_Your goal_.
Key in the whole listing below again, keeping every word as it is.

_Available records_.
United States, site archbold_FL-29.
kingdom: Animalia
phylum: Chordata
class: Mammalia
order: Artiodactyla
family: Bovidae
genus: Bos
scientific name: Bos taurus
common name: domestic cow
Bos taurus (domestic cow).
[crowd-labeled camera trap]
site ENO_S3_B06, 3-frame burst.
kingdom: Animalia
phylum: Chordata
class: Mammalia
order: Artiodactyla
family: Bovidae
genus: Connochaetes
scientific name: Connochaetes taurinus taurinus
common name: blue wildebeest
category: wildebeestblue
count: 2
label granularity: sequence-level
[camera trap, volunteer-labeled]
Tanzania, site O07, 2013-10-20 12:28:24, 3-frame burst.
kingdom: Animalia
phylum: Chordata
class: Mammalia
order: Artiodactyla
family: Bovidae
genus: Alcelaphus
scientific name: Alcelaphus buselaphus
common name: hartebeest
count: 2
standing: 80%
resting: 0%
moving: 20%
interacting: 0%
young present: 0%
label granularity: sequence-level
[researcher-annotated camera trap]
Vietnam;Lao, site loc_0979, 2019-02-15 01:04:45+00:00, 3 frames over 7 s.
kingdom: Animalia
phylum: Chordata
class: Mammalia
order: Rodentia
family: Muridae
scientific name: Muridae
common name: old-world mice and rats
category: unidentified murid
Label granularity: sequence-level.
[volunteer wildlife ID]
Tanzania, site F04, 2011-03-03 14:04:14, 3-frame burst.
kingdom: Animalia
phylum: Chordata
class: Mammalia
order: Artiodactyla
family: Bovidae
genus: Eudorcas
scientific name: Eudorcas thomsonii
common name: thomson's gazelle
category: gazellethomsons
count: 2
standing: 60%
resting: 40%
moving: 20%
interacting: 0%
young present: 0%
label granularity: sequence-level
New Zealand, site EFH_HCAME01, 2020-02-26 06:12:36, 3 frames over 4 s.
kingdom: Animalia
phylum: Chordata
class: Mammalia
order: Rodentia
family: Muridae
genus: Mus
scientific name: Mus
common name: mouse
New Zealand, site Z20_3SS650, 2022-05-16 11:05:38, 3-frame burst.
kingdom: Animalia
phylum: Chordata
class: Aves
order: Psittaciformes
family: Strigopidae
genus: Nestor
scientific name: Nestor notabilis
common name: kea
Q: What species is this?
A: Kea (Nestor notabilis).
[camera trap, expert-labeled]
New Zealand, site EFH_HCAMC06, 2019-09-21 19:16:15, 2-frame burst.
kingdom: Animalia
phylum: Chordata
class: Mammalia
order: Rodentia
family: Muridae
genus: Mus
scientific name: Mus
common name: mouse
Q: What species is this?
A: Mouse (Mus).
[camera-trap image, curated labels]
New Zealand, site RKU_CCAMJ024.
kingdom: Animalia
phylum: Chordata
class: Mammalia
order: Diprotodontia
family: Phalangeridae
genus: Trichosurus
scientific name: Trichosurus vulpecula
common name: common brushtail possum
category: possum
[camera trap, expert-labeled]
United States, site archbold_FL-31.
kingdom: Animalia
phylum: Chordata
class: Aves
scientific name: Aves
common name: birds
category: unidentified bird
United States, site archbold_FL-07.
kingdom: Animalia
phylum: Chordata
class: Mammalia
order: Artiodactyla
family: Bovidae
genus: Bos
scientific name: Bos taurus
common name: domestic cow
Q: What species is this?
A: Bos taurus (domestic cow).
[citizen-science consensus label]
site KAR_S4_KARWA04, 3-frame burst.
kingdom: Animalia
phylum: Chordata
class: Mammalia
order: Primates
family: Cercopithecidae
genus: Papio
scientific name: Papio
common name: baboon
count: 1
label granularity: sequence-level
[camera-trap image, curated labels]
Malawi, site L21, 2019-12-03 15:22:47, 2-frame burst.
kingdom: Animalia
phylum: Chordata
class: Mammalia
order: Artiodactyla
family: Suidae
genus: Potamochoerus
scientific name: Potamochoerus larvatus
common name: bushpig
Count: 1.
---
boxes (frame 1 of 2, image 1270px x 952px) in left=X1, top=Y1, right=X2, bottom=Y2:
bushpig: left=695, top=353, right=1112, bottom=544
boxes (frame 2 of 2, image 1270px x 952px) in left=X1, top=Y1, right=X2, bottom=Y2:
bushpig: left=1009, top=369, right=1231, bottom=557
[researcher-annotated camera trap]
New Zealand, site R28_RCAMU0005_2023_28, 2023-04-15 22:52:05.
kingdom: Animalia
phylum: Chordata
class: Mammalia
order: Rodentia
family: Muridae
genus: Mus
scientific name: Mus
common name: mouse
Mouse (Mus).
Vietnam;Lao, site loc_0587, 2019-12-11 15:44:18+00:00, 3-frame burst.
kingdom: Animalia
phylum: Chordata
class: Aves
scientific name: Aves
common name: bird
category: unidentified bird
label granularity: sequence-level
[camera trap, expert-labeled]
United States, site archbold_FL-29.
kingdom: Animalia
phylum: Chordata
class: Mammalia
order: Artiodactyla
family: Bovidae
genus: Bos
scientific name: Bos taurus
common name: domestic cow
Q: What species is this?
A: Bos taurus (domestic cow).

_Exercise solution_.
United States, site archbold_FL-29.
kingdom: Animalia
phylum: Chordata
class: Mammalia
order: Artiodactyla
family: Bovidae
genus: Bos
scientific name: Bos taurus
common name: domestic cow
Bos taurus (domestic cow).
[crowd-labeled camera trap]
site ENO_S3_B06, 3-frame burst.
kingdom: Animalia
phylum: Chordata
class: Mammalia
order: Artiodactyla
family: Bovidae
genus: Connochaetes
scientific name: Connochaetes taurinus taurinus
common name: blue wildebeest
category: wildebeestblue
count: 2
label granularity: sequence-level
[camera trap, volunteer-labeled]
Tanzania, site O07, 2013-10-20 12:28:24, 3-frame burst.
kingdom: Animalia
phylum: Chordata
class: Mammalia
order: Artiodactyla
family: Bovidae
genus: Alcelaphus
scientific name: Alcelaphus buselaphus
common name: hartebeest
count: 2
standing: 80%
resting: 0%
moving: 20%
interacting: 0%
young present: 0%
label granularity: sequence-level
[researcher-annotated camera trap]
Vietnam;Lao, site loc_0979, 2019-02-15 01:04:45+00:00, 3 frames over 7 s.
kingdom: Animalia
phylum: Chordata
class: Mammalia
order: Rodentia
family: Muridae
scientific name: Muridae
common name: old-world mice and rats
category: unidentified murid
Label granularity: sequence-level.
[volunteer wildlife ID]
Tanzania, site F04, 2011-03-03 14:04:14, 3-frame burst.
kingdom: Animalia
phylum: Chordata
class: Mammalia
order: Artiodactyla
family: Bovidae
genus: Eudorcas
scientific name: Eudorcas thomsonii
common name: thomson's gazelle
category: gazellethomsons
count: 2
standing: 60%
resting: 40%
moving: 20%
interacting: 0%
young present: 0%
label granularity: sequence-level
New Zealand, site EFH_HCAME01, 2020-02-26 06:12:36, 3 frames over 4 s.
kingdom: Animalia
phylum: Chordata
class: Mammalia
order: Rodentia
family: Muridae
genus: Mus
scientific name: Mus
common name: mouse
New Zealand, site Z20_3SS650, 2022-05-16 11:05:38, 3-frame burst.
kingdom: Animalia
phylum: Chordata
class: Aves
order: Psittaciformes
family: Strigopidae
genus: Nestor
scientific name: Nestor notabilis
common name: kea
Q: What species is this?
A: Kea (Nestor notabilis).
[camera trap, expert-labeled]
New Zealand, site EFH_HCAMC06, 2019-09-21 19:16:15, 2-frame burst.
kingdom: Animalia
phylum: Chordata
class: Mammalia
order: Rodentia
family: Muridae
genus: Mus
scientific name: Mus
common name: mouse
Q: What species is this?
A: Mouse (Mus).
[camera-trap image, curated labels]
New Zealand, site RKU_CCAMJ024.
kingdom: Animalia
phylum: Chordata
class: Mammalia
order: Diprotodontia
family: Phalangeridae
genus: Trichosurus
scientific name: Trichosurus vulpecula
common name: common brushtail possum
category: possum
[camera trap, expert-labeled]
United States, site archbold_FL-31.
kingdom: Animalia
phylum: Chordata
class: Aves
scientific name: Aves
common name: birds
category: unidentified bird
United States, site archbold_FL-07.
kingdom: Animalia
phylum: Chordata
class: Mammalia
order: Artiodactyla
family: Bovidae
genus: Bos
scientific name: Bos taurus
common name: domestic cow
Q: What species is this?
A: Bos taurus (domestic cow).
[citizen-science consensus label]
site KAR_S4_KARWA04, 3-frame burst.
kingdom: Animalia
phylum: Chordata
class: Mammalia
order: Primates
family: Cercopithecidae
genus: Papio
scientific name: Papio
common name: baboon
count: 1
label granularity: sequence-level
[camera-trap image, curated labels]
Malawi, site L21, 2019-12-03 15:22:47, 2-frame burst.
kingdom: Animalia
phylum: Chordata
class: Mammalia
order: Artiodactyla
family: Suidae
genus: Potamochoerus
scientific name: Potamochoerus larvatus
common name: bushpig
Count: 1.
---
boxes (frame 1 of 2, image 1270px x 952px) in left=X1, top=Y1, right=X2, bottom=Y2:
bushpig: left=695, top=353, right=1112, bottom=544
boxes (frame 2 of 2, image 1270px x 952px) in left=X1, top=Y1, right=X2, bottom=Y2:
bushpig: left=1009, top=369, right=1231, bottom=557
[researcher-annotated camera trap]
New Zealand, site R28_RCAMU0005_2023_28, 2023-04-15 22:52:05.
kingdom: Animalia
phylum: Chordata
class: Mammalia
order: Rodentia
family: Muridae
genus: Mus
scientific name: Mus
common name: mouse
Mouse (Mus).
Vietnam;Lao, site loc_0587, 2019-12-11 15:44:18+00:00, 3-frame burst.
kingdom: Animalia
phylum: Chordata
class: Aves
scientific name: Aves
common name: bird
category: unidentified bird
label granularity: sequence-level
[camera trap, expert-labeled]
United States, site archbold_FL-29.
kingdom: Animalia
phylum: Chordata
class: Mammalia
order: Artiodactyla
family: Bovidae
genus: Bos
scientific name: Bos taurus
common name: domestic cow
Q: What species is this?
A: Bos taurus (domestic cow).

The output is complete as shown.